La justice française décourage l’esprit d’entreprise

Lu sur Hashtable :

"Régulièrement (et particulièrement en période électorale) revient la question de savoir ce qui fait qu’en France, le taux de chômage est aussi élevé. Bien sûr, on peut trouver une explication dans la conjoncture économique actuelle, particulièrement rude. La structure des charges qui pèsent sur l’emploi forment une autre raison souvent invoquée. Ces deux facteurs sont, clairement, les plus visibles. Pour ma part, j’en identifie un troisième, plus profond. […]

Suit une récente affaire dans laquelle la justice, en donnant tort au patron d'une PME, condamne toute la société. Dans une autre, la justice interdit à 2 sociétés de mettre en oeuvre une plan social.

"En réalité, il règne maintenant en France un esprit si farouchement opposé à l’entrepreneur, si résolument opposé au patronat, si viscéralement en contradiction avec la volonté de laisser les plus courageux d’entre nous fonder des sociétés que, petit à petit, la création d’entreprise s’étiole. Le maillage des PME s’effiloche pour ne plus laisser que des grands groupes, français ou étrangers, avec des reins juridiques suffisamment solides pour répondre à toutes les demandes farfelues, incessantes et changeantes de l’administration.

Fondamentalement, tout en France a été organisé pour saper les volontés. Créer une entreprise, devenir patron, c’est, avant tout, prendre un risque et désirer valoriser son savoir-faire en dehors des structures balisées du salariat. Mais voilà, en France, créer une entreprise est d’abord ressenti comme une façon de faire son intéressant, de se démarquer, pour, essentiellement, s’enrichir. Dès lors, le patron est vu systématiquement, par la Justice, l’administration fiscale et territoriale, comme un fieffé loustic qui fera tout ce qu’il peut pour dissimuler ses revenus et éviter le juste impôt. Le patron est, par défaut, celui qui fera régner l’oppression sur le salarié. Le chef d’entreprise est ressenti, systématiquement, comme le Goliath que chaque petit David, qu’il soit bureaucrate ou syndicaliste, se sentira le devoir de dézinguer.

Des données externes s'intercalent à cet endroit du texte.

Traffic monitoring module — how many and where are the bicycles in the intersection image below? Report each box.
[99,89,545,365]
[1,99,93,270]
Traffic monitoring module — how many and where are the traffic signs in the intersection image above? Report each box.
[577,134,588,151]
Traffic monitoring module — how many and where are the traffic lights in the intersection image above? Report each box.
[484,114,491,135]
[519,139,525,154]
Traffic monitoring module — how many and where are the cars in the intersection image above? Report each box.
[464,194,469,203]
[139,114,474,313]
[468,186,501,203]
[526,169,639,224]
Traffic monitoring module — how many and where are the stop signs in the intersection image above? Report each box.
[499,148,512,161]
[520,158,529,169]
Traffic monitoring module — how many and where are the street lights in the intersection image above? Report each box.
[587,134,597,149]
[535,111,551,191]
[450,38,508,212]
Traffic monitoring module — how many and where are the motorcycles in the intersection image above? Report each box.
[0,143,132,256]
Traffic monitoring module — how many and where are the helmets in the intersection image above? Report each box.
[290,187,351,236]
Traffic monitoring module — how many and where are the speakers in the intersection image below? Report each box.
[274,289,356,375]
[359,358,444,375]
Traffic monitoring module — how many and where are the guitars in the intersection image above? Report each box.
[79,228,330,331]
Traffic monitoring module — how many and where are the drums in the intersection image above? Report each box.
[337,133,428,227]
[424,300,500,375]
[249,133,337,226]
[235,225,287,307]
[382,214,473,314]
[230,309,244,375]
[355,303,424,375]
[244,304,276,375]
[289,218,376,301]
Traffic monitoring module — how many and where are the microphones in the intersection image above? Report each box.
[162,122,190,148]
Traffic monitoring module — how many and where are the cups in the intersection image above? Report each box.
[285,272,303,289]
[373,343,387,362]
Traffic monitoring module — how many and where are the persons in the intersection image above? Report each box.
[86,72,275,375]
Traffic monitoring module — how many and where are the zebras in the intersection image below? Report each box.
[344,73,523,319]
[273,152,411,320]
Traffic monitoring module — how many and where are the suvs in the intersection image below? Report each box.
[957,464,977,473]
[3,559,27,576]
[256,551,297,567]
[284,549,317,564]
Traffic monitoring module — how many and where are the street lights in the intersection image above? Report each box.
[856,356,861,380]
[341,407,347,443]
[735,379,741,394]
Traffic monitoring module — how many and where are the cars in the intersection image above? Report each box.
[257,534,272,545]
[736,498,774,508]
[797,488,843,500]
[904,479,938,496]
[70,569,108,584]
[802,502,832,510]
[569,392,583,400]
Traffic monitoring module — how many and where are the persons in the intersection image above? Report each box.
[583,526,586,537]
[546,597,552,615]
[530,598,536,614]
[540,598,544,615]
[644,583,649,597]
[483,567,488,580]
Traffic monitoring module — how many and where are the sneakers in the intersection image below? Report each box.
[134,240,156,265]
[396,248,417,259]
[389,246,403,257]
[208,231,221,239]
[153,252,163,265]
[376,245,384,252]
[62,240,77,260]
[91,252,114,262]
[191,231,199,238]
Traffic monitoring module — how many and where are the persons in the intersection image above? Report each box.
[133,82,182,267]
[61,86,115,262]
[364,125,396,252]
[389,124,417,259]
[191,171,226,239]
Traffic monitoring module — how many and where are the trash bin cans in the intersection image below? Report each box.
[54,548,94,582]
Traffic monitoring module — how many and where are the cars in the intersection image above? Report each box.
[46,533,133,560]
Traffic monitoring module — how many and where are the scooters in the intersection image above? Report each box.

Mais là où le David biblique décocha un caillou bien ajusté à Goliath, en France, ce sont des millions de Davids qui décochent, sans arrêt, des millions de grains de sable, de cailloux et de fourberies à chacun des Goliath qui se sera dressé, un peu naïf, sur leur chemin.

À force, non seulement entreprendre devient un véritable calvaire ou seule la connivence avec les politiciens locaux permet de s’en sortir, mais elle épuise tant de monde que chaque entreprise qui ferme décourage plusieurs autres vocations qui ont vu les obstacles absurdes, lamentables et/ou ubuesques jetés par les administrations, les syndicats, la justice et le reste.

[…] Et là, c’est superbe : si l’entreprise marche, le peuple des jaloux, toujours fort de ses millions de membres, jettera à la face du patron qui a réussi tout ce que le socialisme peut produire de gentilles incitations à se départir de cette réussite qui pour aider les pauvres, les sans-grades, les tristes, les malheureux. Et pan la taxe, et pan l’impôt, et pan le redressement, et pan les contrôles multiples. Fallait pas se lancer, mon canard."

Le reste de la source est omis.